## [Goal of the exercise]
Can you format the lines of the records below, from the line with "Of the selection" through the line with "which is furthest from the", both included, as a numbered list with no blank lines?

•••

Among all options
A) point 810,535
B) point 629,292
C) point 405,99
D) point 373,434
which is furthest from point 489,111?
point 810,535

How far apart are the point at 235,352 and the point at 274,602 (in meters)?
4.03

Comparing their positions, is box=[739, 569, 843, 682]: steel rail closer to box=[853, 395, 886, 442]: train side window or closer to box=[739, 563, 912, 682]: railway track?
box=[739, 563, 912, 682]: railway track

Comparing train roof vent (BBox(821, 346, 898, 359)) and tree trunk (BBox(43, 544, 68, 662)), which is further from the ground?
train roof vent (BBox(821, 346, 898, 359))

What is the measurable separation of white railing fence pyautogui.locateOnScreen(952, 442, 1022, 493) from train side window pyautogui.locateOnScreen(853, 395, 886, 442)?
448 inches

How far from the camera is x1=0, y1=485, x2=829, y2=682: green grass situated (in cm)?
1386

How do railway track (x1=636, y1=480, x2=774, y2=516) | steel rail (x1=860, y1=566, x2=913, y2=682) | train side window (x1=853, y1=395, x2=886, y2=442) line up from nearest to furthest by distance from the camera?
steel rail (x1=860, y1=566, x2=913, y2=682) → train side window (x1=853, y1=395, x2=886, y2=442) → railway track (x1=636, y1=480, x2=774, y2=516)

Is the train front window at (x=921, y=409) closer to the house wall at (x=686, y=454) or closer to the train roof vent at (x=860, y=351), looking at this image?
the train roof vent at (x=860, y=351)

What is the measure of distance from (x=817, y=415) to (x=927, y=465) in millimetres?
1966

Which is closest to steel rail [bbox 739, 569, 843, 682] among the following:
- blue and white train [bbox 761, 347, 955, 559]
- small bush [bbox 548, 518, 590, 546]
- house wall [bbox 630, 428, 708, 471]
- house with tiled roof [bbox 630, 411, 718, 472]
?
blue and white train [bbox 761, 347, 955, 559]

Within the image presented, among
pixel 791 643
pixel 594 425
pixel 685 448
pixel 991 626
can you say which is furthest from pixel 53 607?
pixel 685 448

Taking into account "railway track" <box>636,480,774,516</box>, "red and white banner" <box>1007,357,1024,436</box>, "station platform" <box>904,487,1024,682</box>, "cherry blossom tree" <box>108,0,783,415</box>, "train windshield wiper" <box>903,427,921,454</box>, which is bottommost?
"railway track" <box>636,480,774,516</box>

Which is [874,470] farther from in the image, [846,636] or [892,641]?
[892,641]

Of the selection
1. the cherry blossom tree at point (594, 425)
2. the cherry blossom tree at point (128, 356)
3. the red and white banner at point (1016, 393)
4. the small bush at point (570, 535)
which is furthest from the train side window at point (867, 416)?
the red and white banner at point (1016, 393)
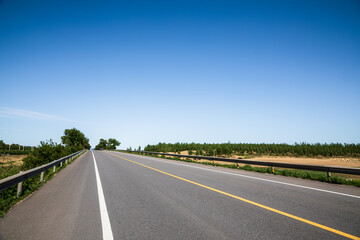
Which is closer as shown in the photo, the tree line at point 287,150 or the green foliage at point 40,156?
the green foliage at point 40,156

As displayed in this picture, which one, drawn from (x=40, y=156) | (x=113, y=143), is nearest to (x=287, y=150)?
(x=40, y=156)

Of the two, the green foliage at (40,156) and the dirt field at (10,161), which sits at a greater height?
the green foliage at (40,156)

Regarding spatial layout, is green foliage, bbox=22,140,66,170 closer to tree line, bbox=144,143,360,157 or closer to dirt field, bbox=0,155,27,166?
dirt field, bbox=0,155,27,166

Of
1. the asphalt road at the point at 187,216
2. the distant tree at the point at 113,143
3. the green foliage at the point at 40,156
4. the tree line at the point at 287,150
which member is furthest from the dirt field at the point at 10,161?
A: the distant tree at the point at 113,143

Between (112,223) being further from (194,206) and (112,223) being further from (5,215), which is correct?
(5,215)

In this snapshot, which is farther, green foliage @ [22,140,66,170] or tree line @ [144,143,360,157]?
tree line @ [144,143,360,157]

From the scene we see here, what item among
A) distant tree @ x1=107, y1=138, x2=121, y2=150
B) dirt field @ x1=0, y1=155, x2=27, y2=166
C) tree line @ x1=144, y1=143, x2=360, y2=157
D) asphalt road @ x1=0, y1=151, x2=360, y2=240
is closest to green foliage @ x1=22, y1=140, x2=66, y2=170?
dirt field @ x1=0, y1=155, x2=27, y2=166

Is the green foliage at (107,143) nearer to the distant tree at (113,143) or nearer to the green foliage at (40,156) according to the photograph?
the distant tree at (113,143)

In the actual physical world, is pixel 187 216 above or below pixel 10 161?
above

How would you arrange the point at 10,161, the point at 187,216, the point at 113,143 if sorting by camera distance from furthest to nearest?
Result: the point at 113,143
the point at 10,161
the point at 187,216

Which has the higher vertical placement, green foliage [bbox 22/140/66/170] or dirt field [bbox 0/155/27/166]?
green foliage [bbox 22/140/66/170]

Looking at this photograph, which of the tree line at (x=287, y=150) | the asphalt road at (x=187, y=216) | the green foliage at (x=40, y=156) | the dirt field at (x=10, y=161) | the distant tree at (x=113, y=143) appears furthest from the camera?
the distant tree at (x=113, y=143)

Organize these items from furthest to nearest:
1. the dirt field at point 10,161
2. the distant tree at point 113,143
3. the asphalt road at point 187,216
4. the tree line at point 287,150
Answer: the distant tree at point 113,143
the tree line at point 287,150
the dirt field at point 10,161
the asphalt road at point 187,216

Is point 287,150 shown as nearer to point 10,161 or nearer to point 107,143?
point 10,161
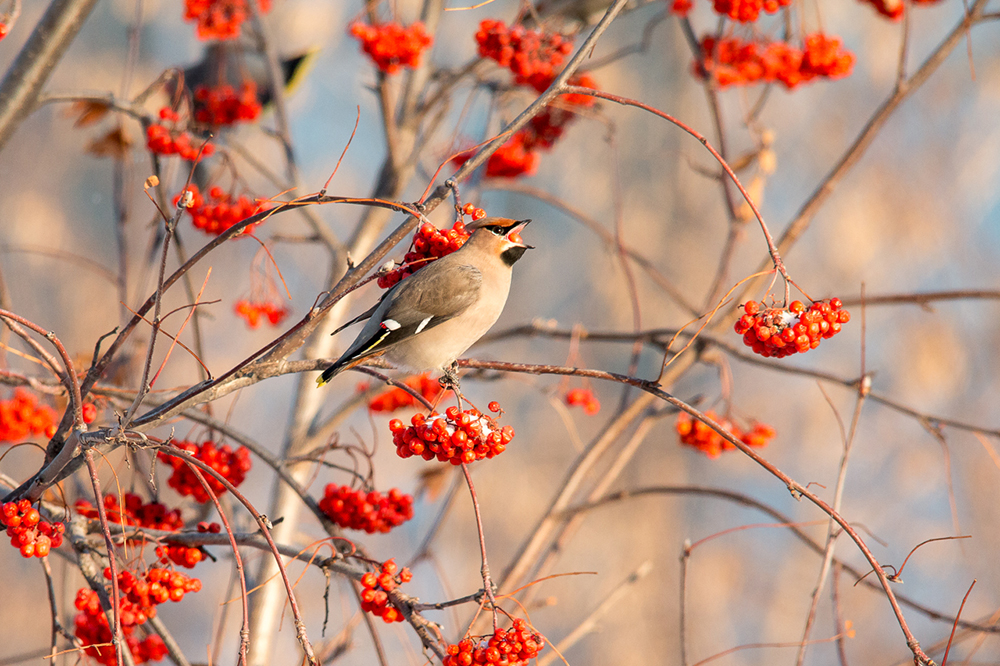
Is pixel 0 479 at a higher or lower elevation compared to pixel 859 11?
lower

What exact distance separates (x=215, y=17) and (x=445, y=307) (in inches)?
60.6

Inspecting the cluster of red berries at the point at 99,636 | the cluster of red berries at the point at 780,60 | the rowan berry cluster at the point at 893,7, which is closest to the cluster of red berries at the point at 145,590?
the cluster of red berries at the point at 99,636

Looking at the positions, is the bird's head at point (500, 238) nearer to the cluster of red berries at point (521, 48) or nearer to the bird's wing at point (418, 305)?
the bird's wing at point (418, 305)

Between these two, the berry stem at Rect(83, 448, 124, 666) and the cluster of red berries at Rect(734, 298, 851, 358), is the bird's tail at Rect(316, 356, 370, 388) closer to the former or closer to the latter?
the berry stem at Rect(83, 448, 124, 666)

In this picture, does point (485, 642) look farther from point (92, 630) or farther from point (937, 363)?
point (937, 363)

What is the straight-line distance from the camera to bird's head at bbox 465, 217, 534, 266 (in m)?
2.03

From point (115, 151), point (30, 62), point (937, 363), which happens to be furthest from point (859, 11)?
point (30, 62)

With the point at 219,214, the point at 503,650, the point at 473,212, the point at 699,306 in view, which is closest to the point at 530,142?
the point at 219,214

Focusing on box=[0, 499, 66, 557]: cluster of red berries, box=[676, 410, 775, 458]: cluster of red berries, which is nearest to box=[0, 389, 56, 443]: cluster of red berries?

•••

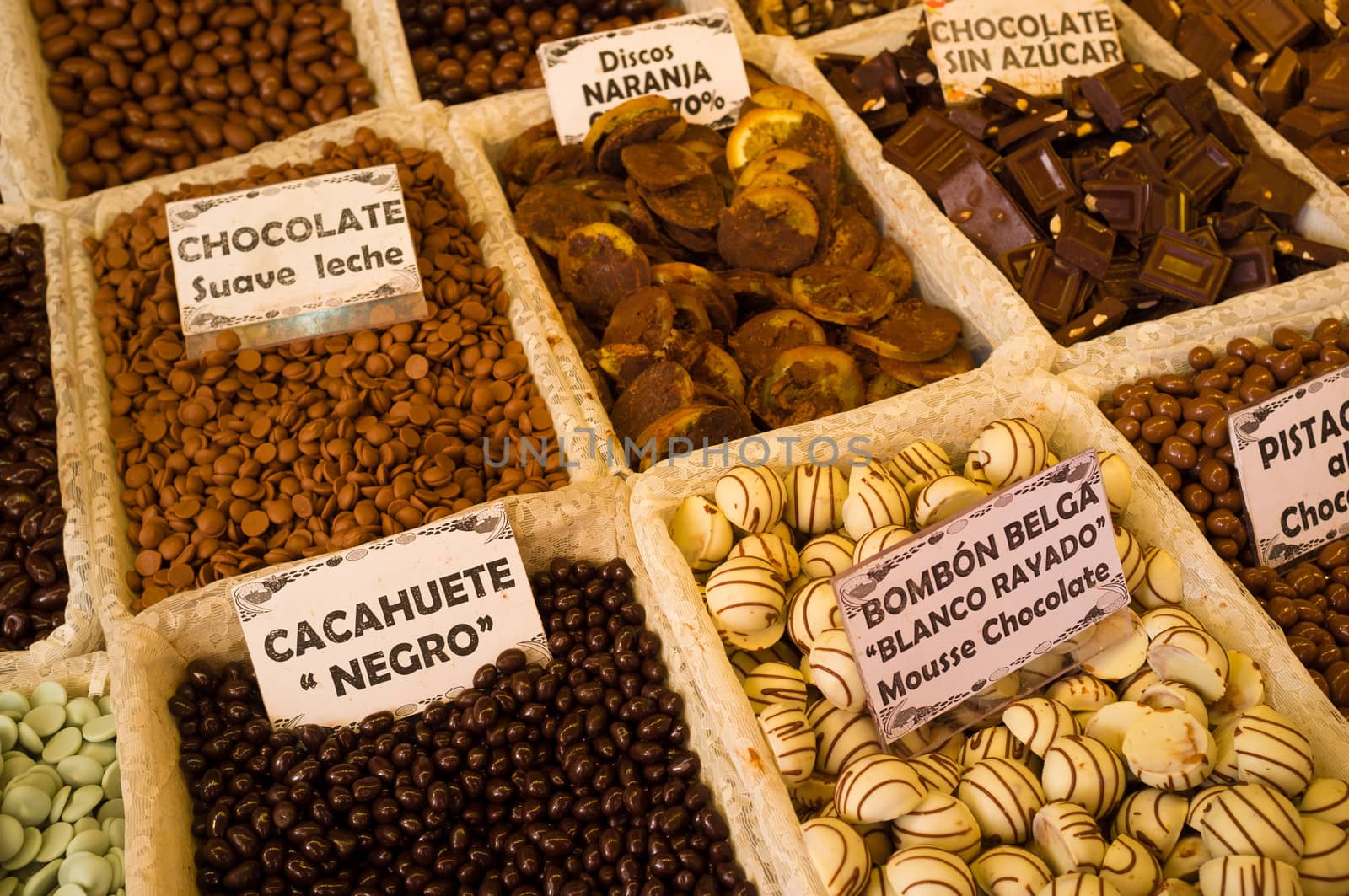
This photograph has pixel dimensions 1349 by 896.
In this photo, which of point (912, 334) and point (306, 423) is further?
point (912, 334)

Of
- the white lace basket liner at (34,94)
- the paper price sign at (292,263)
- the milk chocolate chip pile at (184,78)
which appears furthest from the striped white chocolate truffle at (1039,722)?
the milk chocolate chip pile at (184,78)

•••

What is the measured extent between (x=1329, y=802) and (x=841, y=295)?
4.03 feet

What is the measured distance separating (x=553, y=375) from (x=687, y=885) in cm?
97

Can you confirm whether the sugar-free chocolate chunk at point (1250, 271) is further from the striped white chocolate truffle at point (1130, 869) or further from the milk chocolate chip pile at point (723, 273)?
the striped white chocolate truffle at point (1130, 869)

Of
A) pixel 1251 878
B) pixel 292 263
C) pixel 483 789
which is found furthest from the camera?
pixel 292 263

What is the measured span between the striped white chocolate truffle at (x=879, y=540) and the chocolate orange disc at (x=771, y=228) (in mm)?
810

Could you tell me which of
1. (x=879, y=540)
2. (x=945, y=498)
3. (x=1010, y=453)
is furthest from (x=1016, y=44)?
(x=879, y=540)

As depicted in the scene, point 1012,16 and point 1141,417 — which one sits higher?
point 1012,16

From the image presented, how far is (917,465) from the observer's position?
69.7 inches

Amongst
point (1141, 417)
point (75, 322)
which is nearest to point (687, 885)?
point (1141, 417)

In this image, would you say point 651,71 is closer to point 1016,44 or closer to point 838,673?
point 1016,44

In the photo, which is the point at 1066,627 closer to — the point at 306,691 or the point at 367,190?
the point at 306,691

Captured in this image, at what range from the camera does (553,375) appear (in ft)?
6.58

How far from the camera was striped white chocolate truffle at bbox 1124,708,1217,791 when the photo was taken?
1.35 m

•••

## [Right answer]
1. Of the selection
2. 1. the cherry blossom tree at point (594, 425)
3. 2. the cherry blossom tree at point (128, 356)
4. 3. the red and white banner at point (1016, 393)
5. 4. the small bush at point (570, 535)
6. which is furthest from the train side window at point (867, 416)?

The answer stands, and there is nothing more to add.